NZX establishes an advisory Corporate Governance Institute for a Code that needs work

New Zealand’s security exchange, the NZX, is well into the second round of consultations for a revision of its Corporate Governance Code.

To keep the NZX Code “fresh”, NZX announced its intention to establish a Corporate Governance Institute to assist in the recommendation and regulation of corporate governance practices.  The intent is for the Institute chaired by Hamish McDonald (a former NZX executive) to be established in November 2022.

Trans-Tasman membership is proposed with the inclusion of representatives of the Australian Investor Relations Association, Chartered Accountants Australia and New Zealand and the ASX Corporate Governance Council.

The director from the ASX Corporate Governance Council is proposed as a “cross-over director” to ensure alignment between the NZX and ASX, especially as “issuers on the NZX Main Board compete for capital in the context of the Australasian capital markets”, and as such the NZX Corporate Governance Code should reflect this.
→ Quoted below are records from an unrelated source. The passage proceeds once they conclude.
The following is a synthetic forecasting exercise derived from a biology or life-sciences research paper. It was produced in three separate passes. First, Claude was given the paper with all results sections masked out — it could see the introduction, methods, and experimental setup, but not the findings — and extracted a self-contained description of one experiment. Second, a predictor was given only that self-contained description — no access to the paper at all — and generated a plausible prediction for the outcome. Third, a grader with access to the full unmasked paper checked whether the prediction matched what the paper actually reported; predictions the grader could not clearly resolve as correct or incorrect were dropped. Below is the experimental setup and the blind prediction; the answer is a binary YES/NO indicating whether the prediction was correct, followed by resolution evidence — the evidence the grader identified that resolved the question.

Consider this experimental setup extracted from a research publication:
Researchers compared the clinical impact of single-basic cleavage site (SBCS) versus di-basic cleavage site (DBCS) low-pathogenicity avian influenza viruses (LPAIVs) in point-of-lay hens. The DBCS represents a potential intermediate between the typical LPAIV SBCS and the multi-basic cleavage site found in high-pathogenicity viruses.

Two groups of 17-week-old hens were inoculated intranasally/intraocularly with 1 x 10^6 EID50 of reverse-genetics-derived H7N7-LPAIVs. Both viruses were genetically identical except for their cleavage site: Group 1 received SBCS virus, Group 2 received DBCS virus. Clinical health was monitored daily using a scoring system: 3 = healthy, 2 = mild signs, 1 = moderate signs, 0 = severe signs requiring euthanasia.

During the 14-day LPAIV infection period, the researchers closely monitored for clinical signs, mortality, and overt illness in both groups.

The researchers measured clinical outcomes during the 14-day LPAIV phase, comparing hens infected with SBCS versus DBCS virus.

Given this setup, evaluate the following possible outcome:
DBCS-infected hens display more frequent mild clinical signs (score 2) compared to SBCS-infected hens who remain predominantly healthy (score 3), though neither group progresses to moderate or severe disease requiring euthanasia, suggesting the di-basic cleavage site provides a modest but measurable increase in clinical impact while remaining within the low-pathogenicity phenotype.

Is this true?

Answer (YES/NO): NO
The announcement can be found HERE.

The Code itself is interesting. While well into its second round of consultation, there are a number of aspects that probably need more careful consideration.

On committees, the NZX appears open to the idea that executive directors be able to serve on remuneration committees (see link to NZX Corporate Governance Workshop 2 slides HERE.)

While the ASX Corporate Governance Code does not restrict executive directors from acting as members of a remuneration committee, it notes that if a remuneration committee includes an executive director the committee should consider the potential conflicts of interest that may arise (i.e. Like a wolf serving as a sheep dog?). It would be remarkable, indeed, if the NZX Code did not explicitly recommend against this, with commentary noting that an executive director can provide input and recommendations to such a Committee rather than be a member . Keep in mind that under the NZX code a company need not follow a recommendation; all it need do is explain why the wolf would be a good sheep dog (perhaps being empathic helps..?).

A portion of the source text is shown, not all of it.